Request for help scaling WebSockets

Scaling Request

The feature/improvement we'd like some assistance with is: WebSockets

The epic and relevant issues are:

Websockets (interactive terminal and Actioncable) on Kubernetes (for reference)
Readiness review (for reference)
Implementing Prometheus metrics to populate service dashboard (for reference)
Enable on GitLab.com (for reference)
Investigating higher memory usage in Workhorse with Action Cable (in progress)
OKR with our goals for this quarter

The reason we're asking for a scaling review on this item is:

We currently service, at peak, about 50,000 open WebSocket connections in production on GitLab.com. These originate from the issue view page.

Traffic is split at the HAProxy layer and WebSocket connections are routed to isolated infrastructure in K8s. This makes it relatively low-risk to the rest of the web fleet.

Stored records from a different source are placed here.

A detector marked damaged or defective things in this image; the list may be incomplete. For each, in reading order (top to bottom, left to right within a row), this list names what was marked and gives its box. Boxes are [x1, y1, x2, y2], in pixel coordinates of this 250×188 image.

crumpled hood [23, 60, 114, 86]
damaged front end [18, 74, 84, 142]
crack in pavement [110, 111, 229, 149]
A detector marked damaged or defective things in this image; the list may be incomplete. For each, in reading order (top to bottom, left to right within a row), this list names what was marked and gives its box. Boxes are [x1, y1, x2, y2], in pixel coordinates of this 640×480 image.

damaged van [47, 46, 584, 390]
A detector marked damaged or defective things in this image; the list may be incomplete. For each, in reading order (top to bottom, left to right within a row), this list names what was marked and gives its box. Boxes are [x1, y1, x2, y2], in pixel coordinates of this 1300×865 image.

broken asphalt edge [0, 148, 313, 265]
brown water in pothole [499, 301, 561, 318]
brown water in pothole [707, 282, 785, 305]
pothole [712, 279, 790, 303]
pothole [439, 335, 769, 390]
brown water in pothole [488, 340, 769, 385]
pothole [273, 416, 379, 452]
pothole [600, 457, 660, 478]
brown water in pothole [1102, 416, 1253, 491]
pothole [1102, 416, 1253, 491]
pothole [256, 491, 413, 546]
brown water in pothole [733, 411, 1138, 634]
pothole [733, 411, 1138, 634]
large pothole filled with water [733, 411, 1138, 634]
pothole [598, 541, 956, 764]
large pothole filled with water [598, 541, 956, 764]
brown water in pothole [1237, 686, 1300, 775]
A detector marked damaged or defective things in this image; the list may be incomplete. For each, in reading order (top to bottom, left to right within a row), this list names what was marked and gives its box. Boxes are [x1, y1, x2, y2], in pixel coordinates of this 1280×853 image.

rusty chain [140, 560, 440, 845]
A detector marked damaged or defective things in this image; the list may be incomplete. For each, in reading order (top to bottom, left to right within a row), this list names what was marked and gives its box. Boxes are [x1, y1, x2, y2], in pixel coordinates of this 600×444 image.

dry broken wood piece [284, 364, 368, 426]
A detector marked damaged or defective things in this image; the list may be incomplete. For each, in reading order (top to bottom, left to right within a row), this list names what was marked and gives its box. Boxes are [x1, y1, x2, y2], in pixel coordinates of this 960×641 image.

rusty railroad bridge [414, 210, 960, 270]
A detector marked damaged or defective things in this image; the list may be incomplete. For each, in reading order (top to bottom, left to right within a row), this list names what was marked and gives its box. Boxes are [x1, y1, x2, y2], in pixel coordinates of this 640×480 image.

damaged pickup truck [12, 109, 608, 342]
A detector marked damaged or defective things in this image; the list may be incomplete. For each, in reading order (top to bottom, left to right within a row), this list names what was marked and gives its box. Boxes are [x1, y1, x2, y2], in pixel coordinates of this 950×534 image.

We seem to comfortably handle this traffic with our existing infrastructure of two replicas per cluster. Each pod has a Workhorse and Webservice container (see this Grafana dash).

There is a known memory issue with Workhorse (linked above) but it doesn't currently impact our ability to service this traffic, it's a possible scaling concern for the future.

We'd now like to expand WebSocket support to other parts of the application, starting with the merge request view page. This receives roughly 2x the traffic of the issue so we'd need 3x the capacity we have now.

Some scalability questions:

Assuming we don't fix the memory issue in workhorse, it appears to scale linearly with number of connections. Currently it sits around 1GiB per container. At what size do we need more containers?
We implemented Prometheus metrics, can we have help to build out a service dashboard and alerts?
We don't currently know how close to capacity we are with the current number of replicas. How should we approach scaling the Kubernetes deployment we have to handle the new traffic? (Note: We can roll out a new feature by percentage using a feature flag).
Any other scaling concerns?

I will aim to resolve questions around cost separately to this.

In particular, we are concerned about:

We're hoping to release this as part of milestone: %14.0 (Proof of concept already built)

/cc @rnienaber